• SET TASKS:
a. Repeat everything in the ambulance case excerpt from "After conferring with" down to "all other times.", word for word.
b. Condense the paragraph of the ambulance case excerpt that begins "The Plaintiff retained the position of Ambulance Director" into a bulleted list of its main facts.

• EXTRACTED TEXT:

## START

Due to a severe shortage of daytime personnel, the Blackduck Ambulance Association3 is recommending the employment of a full-time person to be available to answer daytime calls. This would be a 40-hour a week position over five days with serving the other four hours a day covered on a voluntary basis. Schedules will be worked out to cover weekends, holidays and vacations.

After conferring with council members, the following job description was agreed upon:

A valid EMT Certificate must be maintained, must be available to respond to all calls while on duty for 8 hours a day, five days a week. This person will be available to cover the other four hours a day on a voluntary basis. Be available to the city for general labor at all other times.

Affidavit of Sharon Bunker, fka Brekke, Exhibit 6.

As a beginning salary for this position, the Plaintiff was to receive "$5.00 an hour for general labor,4 [and] $7.00 an hour when on ambulance calls." Id. The Plaintiff's hourly wage was periodically increased during her employment as the Ambulance Director and, at the time that the Ambulance Service was closed, she was being compensated at a rate of $10.37 an hour.5

The Plaintiff retained the position of Ambulance Director until April 18, 1995, when the City Council voted to discontinue the Ambulance Service. From its inception, her position required that she serve as the Ambulance Service's primary EMT, and that she coordinate the scheduling of the staff of volunteers. Due to the frequent turnover in the roster of volunteers, the number of available volunteers tended to fluctuate, from a figure as low as eight, to as many as fifteen. In addition, as an apparent condition for State licensing, each volunteer was required to hold a valid State EMT certification. As a result, during the period from 1985 to 1993, in order to assure an adequate staff of volunteers, the Plaintiff would conduct annual EMT initial training courses and, occasionally, supplemental "refresher" courses. Since these courses required an additional expenditure of City funds, the Plaintiff originally sought the City Council's approval prior to conducting a new class but, on July 18, 1989, the City Council passed a resolution which allowed the Plaintiff to conduct the classes without pre-authorization, so long as she kept the City Council "informed as to the classes." Affidavit of Susan McKay, Exhibit 4.

As we have noted, on her regular work days, the Plaintiff was required to "volunteer" so as to cover, on an on-call basis, an additional four hours which, apparently, included the two-hour periods that immediately preceded, and directly followed, her scheduled shift. Furthermore, because of difficulties in obtaining volunteer coverage for certain of the weekend and holiday shifts, the Plaintiff was frequently called upon to "volunteer" in order to cover these shifts as well. As was the case with the other volunteers, while on-call, the Plaintiff was required to wear a paging device, which emitted an audible signal which would alert her to an emergent request for ambulance service. To facilitate a prompt response to such a request, while on-call, the Ambulance Service personnel were required to remain within a certain geographic radius of the Ambulance Service' garage. At the commencement of the Plaintiff's employment as the Ambulance Director, this radius was limited to two miles but, later, the radius was increased to three, and then five miles. Ultimately, for the final year of the Ambulance Service's operation, the area was increased to a radius of ten miles from the garage. On-call personnel were not required to respond to a page within a set period of time and, aside from the geographic restriction, the only limitation that the on-call status placed upon the volunteer's personal activities, was that they could not become intoxicated during their shifts.

## END

• RAW RECORDS:

## START

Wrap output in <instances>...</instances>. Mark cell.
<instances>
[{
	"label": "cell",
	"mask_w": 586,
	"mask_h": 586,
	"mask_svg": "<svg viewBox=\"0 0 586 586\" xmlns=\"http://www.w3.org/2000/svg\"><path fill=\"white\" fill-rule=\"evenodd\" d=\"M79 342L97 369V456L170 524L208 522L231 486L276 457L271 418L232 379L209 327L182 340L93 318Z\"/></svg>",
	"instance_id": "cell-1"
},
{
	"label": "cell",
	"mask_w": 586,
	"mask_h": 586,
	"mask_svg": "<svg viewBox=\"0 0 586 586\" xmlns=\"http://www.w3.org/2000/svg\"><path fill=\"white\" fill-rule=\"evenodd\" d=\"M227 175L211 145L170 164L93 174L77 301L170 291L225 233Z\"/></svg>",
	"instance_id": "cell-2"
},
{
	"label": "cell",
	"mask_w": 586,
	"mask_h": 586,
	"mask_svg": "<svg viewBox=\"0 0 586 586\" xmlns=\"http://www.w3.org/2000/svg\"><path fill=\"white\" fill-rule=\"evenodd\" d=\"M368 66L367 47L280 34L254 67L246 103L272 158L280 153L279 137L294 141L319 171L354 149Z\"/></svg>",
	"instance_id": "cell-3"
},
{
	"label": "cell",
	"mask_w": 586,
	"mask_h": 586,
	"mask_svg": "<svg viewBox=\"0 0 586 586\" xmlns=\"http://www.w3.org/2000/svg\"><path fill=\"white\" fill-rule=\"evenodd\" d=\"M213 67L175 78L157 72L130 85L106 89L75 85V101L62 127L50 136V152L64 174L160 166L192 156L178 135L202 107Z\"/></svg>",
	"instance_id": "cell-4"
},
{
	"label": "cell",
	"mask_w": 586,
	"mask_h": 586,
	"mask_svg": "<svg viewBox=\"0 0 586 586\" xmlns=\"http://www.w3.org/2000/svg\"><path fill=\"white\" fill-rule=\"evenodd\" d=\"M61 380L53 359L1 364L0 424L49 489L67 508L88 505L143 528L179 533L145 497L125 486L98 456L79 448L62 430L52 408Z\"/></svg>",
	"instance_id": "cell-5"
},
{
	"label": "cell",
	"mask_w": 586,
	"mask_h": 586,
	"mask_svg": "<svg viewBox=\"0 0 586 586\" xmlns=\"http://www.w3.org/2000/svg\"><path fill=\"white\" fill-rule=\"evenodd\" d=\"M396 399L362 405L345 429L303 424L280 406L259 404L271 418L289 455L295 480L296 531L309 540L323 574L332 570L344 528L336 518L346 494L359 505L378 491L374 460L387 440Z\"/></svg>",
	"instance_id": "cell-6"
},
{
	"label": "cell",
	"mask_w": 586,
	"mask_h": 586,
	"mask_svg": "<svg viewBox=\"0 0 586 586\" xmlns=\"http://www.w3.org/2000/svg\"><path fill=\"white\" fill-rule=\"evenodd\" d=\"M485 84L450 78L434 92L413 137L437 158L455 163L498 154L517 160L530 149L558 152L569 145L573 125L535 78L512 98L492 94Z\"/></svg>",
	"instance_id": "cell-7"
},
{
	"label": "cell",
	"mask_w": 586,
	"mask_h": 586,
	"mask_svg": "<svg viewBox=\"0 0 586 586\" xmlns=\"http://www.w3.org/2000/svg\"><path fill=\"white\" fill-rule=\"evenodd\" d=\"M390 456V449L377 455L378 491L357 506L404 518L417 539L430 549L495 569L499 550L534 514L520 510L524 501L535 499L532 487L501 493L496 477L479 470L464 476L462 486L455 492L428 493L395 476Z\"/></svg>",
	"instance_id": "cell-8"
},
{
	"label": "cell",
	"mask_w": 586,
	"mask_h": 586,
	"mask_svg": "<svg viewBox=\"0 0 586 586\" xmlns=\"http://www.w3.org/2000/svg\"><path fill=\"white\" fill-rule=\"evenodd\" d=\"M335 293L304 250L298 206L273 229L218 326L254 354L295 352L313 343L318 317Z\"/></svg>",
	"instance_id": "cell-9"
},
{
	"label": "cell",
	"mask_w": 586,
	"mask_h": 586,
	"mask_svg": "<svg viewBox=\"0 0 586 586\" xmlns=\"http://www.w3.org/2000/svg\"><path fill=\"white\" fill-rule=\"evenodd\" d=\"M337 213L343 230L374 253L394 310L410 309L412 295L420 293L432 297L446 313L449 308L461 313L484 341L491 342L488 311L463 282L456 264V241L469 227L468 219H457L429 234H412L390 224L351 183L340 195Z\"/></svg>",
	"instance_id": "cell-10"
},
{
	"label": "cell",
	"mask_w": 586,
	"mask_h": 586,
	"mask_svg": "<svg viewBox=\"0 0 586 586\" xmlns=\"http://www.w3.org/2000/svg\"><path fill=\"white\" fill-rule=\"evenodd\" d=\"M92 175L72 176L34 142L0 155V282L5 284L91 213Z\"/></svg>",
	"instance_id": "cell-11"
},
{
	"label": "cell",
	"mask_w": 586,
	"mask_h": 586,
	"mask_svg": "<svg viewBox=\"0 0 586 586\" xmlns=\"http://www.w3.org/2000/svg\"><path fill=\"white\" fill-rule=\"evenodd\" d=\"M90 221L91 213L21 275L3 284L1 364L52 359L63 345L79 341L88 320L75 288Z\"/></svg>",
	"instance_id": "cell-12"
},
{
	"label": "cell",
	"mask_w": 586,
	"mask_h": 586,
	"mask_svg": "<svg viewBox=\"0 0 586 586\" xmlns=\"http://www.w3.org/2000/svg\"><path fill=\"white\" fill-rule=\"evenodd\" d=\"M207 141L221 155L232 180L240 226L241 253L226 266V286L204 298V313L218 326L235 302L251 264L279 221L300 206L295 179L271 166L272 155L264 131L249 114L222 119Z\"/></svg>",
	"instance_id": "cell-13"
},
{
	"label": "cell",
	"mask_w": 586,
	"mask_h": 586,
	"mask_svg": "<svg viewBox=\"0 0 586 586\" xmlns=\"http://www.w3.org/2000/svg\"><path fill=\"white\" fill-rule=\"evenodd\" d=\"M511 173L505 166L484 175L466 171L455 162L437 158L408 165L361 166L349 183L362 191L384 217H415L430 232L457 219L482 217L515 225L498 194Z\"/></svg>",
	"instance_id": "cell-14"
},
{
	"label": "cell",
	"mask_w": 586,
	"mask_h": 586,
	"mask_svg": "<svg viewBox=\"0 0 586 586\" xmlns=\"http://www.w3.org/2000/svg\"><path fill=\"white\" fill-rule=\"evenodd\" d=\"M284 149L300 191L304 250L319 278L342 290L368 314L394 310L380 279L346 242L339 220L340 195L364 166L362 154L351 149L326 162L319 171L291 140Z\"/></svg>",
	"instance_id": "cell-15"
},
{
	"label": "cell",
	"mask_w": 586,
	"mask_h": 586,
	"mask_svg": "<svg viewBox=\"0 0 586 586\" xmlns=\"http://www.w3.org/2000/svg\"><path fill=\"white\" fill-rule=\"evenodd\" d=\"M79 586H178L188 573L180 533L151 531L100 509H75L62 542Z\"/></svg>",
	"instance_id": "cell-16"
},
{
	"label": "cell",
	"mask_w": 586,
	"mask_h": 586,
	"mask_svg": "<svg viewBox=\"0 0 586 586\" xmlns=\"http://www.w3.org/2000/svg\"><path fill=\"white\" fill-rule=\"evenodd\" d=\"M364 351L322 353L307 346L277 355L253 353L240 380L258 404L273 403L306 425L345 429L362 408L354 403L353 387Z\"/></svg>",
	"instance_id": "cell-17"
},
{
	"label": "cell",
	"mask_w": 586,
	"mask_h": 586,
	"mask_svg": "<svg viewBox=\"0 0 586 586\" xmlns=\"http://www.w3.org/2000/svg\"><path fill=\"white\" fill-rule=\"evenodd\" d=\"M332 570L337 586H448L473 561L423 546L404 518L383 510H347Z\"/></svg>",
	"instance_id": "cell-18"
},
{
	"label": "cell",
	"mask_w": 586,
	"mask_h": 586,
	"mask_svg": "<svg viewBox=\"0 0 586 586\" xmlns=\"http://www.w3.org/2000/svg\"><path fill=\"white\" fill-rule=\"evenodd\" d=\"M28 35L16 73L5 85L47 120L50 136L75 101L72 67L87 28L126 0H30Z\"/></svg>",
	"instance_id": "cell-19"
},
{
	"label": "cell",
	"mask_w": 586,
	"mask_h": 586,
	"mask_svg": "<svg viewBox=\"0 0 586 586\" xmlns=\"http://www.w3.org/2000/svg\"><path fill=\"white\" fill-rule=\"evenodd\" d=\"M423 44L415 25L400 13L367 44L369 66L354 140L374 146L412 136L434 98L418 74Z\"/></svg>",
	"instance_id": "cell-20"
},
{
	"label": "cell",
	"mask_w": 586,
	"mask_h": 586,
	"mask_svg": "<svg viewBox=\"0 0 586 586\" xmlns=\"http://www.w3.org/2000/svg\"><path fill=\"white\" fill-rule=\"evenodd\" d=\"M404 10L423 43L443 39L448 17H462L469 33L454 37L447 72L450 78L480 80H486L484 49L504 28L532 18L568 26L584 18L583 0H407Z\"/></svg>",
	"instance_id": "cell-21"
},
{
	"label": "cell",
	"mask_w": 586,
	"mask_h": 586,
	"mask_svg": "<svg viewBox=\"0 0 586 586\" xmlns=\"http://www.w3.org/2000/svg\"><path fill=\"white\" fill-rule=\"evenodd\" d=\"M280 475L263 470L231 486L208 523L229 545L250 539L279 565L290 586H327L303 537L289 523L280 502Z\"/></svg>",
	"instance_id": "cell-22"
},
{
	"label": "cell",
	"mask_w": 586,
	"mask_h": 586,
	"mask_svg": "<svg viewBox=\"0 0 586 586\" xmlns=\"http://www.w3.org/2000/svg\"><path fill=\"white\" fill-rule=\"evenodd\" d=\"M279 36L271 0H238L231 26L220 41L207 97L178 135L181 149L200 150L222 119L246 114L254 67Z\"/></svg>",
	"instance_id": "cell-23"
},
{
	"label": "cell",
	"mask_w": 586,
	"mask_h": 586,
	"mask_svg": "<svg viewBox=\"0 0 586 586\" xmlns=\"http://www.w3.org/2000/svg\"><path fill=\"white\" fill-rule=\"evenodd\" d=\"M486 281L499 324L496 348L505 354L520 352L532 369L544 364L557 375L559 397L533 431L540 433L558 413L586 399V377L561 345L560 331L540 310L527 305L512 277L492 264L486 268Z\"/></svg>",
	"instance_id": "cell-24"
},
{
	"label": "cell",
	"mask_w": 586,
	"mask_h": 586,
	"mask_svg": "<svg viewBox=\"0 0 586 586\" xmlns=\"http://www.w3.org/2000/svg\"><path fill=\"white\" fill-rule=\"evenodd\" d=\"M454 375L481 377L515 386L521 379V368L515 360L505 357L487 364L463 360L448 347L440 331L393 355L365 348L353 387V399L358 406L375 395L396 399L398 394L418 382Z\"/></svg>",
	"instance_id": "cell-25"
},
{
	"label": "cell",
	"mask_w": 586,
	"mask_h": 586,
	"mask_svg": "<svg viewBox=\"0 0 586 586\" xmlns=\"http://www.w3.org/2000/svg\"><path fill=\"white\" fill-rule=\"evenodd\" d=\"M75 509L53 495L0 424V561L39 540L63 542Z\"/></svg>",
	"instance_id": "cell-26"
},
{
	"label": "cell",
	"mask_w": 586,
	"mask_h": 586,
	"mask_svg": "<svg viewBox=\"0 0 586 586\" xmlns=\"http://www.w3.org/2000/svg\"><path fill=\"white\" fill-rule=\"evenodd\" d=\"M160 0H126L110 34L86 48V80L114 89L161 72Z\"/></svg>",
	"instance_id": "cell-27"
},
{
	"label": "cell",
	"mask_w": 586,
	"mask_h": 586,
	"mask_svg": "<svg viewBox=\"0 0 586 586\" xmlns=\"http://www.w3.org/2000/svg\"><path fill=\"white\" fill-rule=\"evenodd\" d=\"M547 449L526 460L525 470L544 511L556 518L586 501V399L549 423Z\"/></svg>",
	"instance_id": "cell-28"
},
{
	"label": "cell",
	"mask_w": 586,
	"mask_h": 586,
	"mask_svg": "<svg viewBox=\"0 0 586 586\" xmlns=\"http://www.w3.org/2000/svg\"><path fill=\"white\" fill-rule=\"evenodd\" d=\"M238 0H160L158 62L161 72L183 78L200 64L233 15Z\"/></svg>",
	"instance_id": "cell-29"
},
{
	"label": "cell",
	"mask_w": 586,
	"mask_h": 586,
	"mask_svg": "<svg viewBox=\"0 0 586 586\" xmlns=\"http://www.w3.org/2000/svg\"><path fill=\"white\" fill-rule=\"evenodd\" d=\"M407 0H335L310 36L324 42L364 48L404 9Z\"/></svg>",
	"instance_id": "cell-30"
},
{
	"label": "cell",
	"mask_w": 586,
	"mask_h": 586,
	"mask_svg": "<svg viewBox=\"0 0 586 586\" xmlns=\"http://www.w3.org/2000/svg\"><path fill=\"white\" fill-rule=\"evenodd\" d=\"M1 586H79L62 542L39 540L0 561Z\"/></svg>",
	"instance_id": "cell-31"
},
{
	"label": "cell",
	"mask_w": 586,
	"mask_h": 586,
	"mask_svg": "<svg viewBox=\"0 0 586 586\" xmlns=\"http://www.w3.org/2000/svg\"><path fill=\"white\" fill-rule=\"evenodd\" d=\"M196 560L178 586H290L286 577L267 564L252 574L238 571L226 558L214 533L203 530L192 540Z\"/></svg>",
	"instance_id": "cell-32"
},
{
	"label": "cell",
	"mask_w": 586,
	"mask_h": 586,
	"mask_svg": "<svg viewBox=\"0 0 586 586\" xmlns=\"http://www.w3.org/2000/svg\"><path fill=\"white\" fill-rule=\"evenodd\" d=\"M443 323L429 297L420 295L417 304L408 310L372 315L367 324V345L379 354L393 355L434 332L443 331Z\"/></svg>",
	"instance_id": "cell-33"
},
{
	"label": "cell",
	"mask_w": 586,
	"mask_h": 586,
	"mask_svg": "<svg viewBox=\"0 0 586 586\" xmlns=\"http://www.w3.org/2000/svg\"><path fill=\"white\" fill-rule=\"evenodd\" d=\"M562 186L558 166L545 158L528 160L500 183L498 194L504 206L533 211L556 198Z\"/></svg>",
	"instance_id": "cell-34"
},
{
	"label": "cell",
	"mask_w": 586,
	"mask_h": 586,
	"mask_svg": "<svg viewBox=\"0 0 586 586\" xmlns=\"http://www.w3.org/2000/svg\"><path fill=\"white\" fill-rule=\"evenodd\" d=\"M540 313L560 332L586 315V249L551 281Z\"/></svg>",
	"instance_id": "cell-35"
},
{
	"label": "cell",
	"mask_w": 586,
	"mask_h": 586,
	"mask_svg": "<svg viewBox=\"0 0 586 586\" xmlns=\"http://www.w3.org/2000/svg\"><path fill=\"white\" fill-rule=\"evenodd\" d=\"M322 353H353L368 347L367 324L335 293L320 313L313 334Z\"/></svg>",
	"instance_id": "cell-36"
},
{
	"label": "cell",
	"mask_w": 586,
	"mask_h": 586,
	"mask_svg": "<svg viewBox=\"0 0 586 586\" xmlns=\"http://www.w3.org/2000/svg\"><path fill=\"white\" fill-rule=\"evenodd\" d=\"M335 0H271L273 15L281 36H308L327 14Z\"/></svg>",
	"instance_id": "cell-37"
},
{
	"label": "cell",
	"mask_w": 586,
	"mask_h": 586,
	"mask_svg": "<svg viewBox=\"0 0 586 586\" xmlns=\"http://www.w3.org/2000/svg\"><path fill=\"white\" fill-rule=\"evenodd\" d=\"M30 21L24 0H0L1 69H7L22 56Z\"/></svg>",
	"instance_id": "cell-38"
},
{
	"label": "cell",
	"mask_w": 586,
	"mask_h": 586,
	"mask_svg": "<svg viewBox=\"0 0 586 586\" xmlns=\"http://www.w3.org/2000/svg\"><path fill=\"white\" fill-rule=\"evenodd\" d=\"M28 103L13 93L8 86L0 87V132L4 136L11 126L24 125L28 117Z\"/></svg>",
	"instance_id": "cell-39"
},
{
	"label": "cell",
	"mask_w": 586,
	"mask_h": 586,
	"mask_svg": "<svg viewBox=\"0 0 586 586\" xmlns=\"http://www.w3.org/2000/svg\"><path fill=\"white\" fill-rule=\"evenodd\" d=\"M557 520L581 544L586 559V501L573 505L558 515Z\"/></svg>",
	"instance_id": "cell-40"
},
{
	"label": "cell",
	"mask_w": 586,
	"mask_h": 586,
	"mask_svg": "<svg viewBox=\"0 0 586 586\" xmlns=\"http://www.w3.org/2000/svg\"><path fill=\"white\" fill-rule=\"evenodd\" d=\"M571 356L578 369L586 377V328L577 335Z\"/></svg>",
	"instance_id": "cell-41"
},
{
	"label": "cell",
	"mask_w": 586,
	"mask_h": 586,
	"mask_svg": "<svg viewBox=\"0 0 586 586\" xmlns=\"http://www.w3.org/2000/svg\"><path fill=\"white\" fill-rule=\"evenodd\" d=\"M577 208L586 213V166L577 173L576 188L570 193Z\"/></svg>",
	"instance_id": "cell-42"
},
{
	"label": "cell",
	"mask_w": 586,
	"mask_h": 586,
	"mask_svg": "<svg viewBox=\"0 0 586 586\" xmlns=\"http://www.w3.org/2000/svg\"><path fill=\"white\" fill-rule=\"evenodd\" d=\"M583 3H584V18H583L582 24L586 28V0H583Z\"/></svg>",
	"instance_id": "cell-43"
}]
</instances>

## END

• ANSWERS TO THE EXERCISE:
a.
After conferring with council members, the following job description was agreed upon:

A valid EMT Certificate must be maintained, must be available to respond to all calls while on duty for 8 hours a day, five days a week. This person will be available to cover the other four hours a day on a voluntary basis. Be available to the city for general labor at all other times.

b.
- The Plaintiff was Ambulance Director until April 18, 1995, when the City Council voted to discontinue the Ambulance Service.
- From the start, the position required her to serve as the Ambulance Service's primary EMT and to coordinate the scheduling of the volunteer staff.
- Because of frequent turnover, the number of available volunteers ranged from as few as eight to as many as fifteen.
- Each volunteer had to hold a valid State EMT certification, apparently as a condition for State licensing.
- From 1985 to 1993, she ran annual EMT initial training courses to keep enough volunteers, and occasionally ran "refresher" courses.
- The courses cost City funds, so she first sought the City Council's approval before each new class.
- On July 18, 1989, a City Council resolution let her conduct classes without pre-authorization, as long as she kept the Council "informed as to the classes."